=== Provided text ===
Finger Drumming is more than just a fad. It’s an emerging skill that’s becoming more and more important to have, especially if you’re a beatmaker. Not only does it look super impressive once you’ve got your head around it. But it fuses rhythm, composition, and performance into one. Transforming your simple MIDI pad controller into a fully-fledged instrument.
Gone are the days where you’re limited to step sequencing, or programming your drums by clicking around on the computer. The ability to finger drum unlocks the full range of expression that musicians live for. As a result, you’ve got unlimited creative possibilities at the tips of your fingers!
- Why Finger Drumming?
- What Do You Need?
- Where to start?
- Bonus Tips
Firstly, finger drumming is insanely fun. If that’s not enough of a reason to get started, I don’t know what is. It’s also an incredible skill to add to your live performances that will definitely get the crowd going and give your fans another reason to make their way out to your shows.
It also takes the sometimes monotonous nature out of digital music production. Rather than clicking away and programming your sounds, you’re able to turn a controller into an entirely new instrument.
What Do You Need?
First of all, it goes without saying, you can’t move away from clicking your drum compositions into fruition using your mouse if you don’t already have some kind of pad controller. So the first thing you’ll want to make sure you have is either a MIDI Controller with some pads, or a completely standalone production controller such as an MPC or the Maschine+.
===
- [Required work]:
a) Please rewrite the finger drumming text, beginning at the words "Finger Drumming is more" and stopping after "a fully-fledged instrument.", with "beatmaker" swapped for "producer".
b) Translate this sentence from the finger drumming text into Spanish: "It also takes the sometimes monotonous nature out of digital music production."
=== Supplied information ===
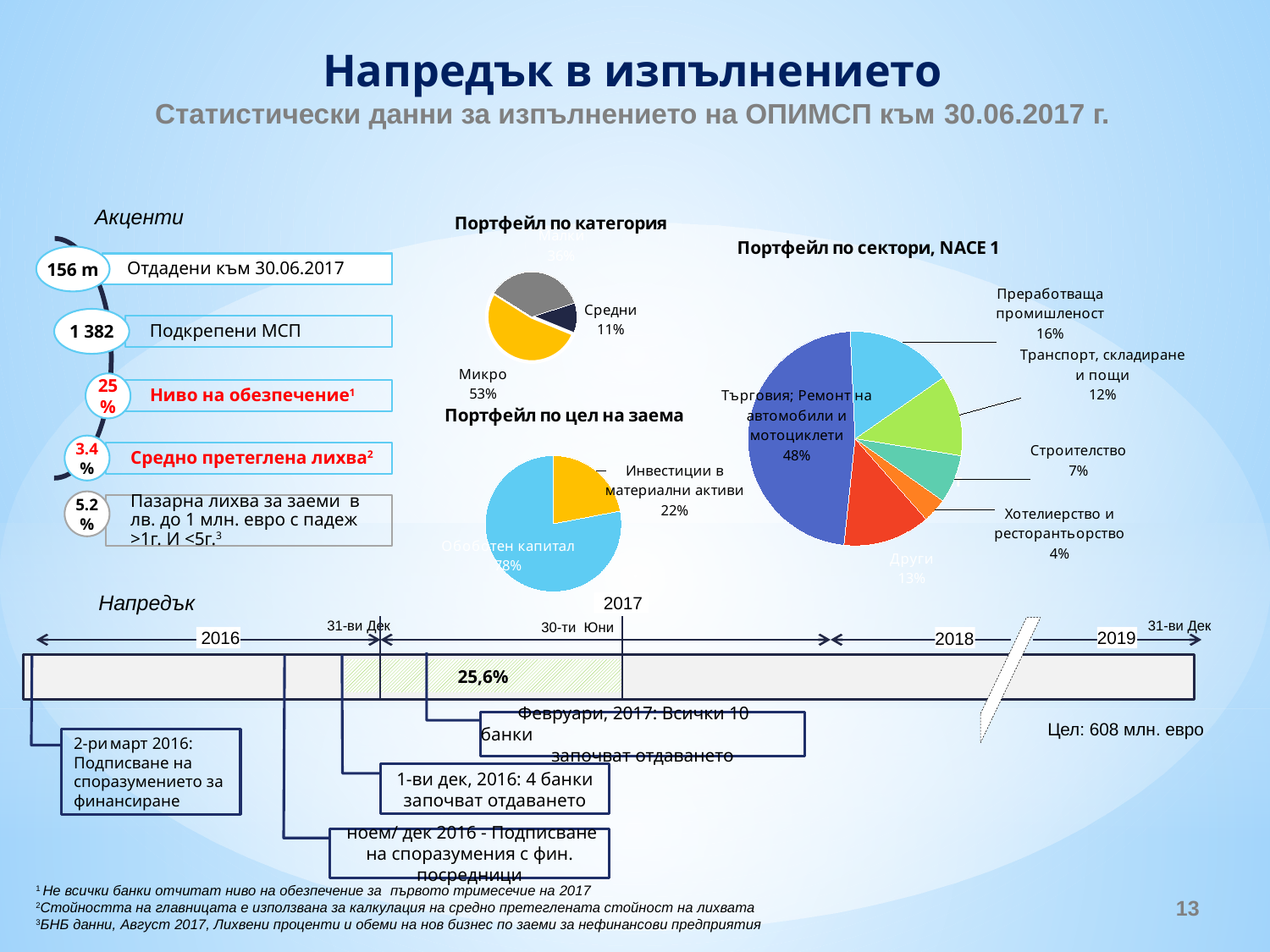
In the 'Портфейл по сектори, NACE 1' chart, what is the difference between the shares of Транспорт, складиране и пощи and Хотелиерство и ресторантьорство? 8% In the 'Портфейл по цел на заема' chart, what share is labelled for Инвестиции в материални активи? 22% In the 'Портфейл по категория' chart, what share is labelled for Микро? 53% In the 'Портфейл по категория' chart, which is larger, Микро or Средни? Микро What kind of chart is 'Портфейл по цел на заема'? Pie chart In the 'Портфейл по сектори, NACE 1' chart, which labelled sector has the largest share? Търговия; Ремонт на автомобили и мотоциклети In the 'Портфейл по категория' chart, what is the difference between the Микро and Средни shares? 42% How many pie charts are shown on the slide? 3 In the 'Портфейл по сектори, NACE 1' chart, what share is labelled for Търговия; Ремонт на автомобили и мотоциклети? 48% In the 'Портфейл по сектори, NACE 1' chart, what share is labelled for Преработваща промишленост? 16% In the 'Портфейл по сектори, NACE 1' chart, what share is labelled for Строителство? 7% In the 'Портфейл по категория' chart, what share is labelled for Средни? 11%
===
- [Numbered responses]:
a)
Finger Drumming is more than just a fad. It’s an emerging skill that’s becoming more and more important to have, especially if you’re a producer. Not only does it look super impressive once you’ve got your head around it. But it fuses rhythm, composition, and performance into one. Transforming your simple MIDI pad controller into a fully-fledged instrument.

b) También quita el carácter a veces monótono de la producción musical digital.